One of the most powerful truths we can hold onto is this: you are not your nervous system state. You might feel anxious, shut down, enraged, or numb, but underneath that, you are still whole. The nervous system may fluctuate, but your worth remains the same. And in those moments when regulation seems out of reach, the most healing thing we can do is show ourselves compassion, not correction.
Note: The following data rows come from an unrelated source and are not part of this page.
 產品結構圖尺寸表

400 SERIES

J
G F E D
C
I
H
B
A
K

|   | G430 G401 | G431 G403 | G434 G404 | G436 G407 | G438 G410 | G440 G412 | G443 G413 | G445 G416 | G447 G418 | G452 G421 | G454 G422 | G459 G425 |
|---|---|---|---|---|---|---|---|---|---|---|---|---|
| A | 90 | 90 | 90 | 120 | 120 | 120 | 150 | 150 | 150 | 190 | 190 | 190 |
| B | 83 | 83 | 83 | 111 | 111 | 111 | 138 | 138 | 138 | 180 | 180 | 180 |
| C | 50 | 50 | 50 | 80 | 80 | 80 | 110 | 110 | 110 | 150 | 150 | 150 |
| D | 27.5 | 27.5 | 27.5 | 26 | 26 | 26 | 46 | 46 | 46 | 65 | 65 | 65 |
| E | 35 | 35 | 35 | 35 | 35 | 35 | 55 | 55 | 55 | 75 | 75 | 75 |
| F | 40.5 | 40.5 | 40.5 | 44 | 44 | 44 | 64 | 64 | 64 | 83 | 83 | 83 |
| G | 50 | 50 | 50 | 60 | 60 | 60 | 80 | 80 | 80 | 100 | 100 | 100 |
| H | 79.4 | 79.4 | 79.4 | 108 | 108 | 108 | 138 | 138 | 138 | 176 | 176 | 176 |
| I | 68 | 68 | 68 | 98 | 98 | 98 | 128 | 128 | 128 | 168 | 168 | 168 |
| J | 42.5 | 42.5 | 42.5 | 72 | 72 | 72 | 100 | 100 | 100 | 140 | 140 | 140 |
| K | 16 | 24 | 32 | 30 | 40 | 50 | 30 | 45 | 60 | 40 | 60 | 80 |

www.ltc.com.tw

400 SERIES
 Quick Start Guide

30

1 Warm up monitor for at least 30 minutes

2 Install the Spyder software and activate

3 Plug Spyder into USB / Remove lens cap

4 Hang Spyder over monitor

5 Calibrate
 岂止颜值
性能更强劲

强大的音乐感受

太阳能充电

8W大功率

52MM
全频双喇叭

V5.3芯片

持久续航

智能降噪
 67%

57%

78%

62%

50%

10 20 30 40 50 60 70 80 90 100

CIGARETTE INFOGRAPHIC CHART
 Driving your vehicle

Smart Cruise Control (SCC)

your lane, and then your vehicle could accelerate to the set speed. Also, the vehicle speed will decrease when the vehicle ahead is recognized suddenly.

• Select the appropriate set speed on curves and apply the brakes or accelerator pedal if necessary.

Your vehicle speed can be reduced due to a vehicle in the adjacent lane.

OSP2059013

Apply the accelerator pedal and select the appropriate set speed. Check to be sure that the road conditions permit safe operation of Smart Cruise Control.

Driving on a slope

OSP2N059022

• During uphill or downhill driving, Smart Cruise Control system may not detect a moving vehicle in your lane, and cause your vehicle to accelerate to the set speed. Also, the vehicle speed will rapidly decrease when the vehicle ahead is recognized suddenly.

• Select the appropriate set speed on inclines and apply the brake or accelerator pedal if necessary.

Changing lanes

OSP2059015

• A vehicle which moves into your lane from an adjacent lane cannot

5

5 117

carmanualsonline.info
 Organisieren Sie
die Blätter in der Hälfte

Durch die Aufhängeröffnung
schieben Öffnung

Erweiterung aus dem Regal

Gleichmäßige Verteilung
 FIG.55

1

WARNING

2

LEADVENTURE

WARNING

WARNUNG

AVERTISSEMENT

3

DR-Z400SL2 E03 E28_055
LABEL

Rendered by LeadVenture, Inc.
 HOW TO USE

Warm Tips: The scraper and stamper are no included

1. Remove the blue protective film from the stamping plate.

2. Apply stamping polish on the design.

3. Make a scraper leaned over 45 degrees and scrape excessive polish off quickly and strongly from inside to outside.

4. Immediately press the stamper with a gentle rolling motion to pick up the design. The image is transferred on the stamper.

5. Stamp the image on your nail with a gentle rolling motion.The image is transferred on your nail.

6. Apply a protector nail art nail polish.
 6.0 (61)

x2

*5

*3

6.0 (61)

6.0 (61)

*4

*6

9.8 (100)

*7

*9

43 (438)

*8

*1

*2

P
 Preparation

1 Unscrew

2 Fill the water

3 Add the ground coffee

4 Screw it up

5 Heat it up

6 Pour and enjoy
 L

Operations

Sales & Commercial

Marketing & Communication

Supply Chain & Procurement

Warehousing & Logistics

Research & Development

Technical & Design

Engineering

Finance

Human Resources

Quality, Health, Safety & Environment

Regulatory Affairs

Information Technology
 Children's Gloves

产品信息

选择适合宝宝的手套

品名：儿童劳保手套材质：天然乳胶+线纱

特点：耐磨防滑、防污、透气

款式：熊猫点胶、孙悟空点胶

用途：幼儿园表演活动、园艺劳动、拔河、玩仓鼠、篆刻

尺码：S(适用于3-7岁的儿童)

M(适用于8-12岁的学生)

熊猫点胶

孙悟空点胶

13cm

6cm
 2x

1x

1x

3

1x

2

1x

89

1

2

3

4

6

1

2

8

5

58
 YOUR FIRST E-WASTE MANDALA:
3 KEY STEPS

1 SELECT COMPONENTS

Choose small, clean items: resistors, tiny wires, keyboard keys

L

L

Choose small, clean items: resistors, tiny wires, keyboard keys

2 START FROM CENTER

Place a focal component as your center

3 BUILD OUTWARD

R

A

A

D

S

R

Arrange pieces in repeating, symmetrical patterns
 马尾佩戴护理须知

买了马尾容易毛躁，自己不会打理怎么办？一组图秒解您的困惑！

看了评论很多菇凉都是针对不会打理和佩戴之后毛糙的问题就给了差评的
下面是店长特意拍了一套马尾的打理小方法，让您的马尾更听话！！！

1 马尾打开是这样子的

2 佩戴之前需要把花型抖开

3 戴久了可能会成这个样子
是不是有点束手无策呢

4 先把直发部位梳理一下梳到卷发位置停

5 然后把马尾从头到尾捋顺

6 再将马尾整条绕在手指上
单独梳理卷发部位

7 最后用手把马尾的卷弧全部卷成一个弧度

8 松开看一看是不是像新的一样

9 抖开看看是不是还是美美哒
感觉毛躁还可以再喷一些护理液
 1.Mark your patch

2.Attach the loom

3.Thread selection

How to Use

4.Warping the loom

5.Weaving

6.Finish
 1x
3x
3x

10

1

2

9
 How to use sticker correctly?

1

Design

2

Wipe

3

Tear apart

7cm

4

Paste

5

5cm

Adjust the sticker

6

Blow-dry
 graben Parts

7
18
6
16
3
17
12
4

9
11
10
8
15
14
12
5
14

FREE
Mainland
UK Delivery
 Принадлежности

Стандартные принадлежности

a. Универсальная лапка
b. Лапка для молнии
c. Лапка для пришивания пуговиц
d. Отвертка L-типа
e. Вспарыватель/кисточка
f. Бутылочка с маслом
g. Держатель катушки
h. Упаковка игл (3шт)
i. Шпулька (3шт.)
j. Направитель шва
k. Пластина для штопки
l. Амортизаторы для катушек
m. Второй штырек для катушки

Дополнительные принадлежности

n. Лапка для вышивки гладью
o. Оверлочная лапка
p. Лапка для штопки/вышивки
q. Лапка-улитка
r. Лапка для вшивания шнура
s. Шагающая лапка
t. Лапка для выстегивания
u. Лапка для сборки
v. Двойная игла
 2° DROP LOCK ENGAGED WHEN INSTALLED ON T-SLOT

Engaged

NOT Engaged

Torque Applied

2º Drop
Self-compassion is a form of regulation. Research by Dr. Kristin Neff indicates that even brief practices of self-compassion can lower cortisol and boost heart-rate variability, a vital sign of nervous system balance (Neff & Germer, 2013). Placing a hand on the heart, speaking kindly to ourselves, or reminding ourselves that this is tough, and I’m doing my best, these are not just clichés. They are biological interventions.
Your nervous system may have been shaped by stress, trauma, or chronic survival, but it is not fixed in that form. It can heal, re-pattern, and re-wire in significant ways. The initial step is this reframe “you are not broken. You are responding.”
And that response deserves tenderness, not shame.
References
Neff, K. D., & Germer, C. K. (2013). A Pilot Study and Randomized Controlled Trial of the Mindful Self-Compassion Program. Journal of Clinical Psychology, 69(1), 28–44.
Ogden, P., Minton, K., & Pain, C. (2006). Trauma and the Body: A Sensorimotor Approach to Psychotherapy. W. W. Norton & Company.
Porges, S. W. (2011). The Polyvagal Theory: Neurophysiological Foundations of Emotions, Attachment, Communication, and Self-Regulation. W. W. Norton & Company.
Siegel, D. J. (2007). The Mindful Brain: Reflection and Attunement in the Cultivation of Well-Being. W. W. Norton & Company.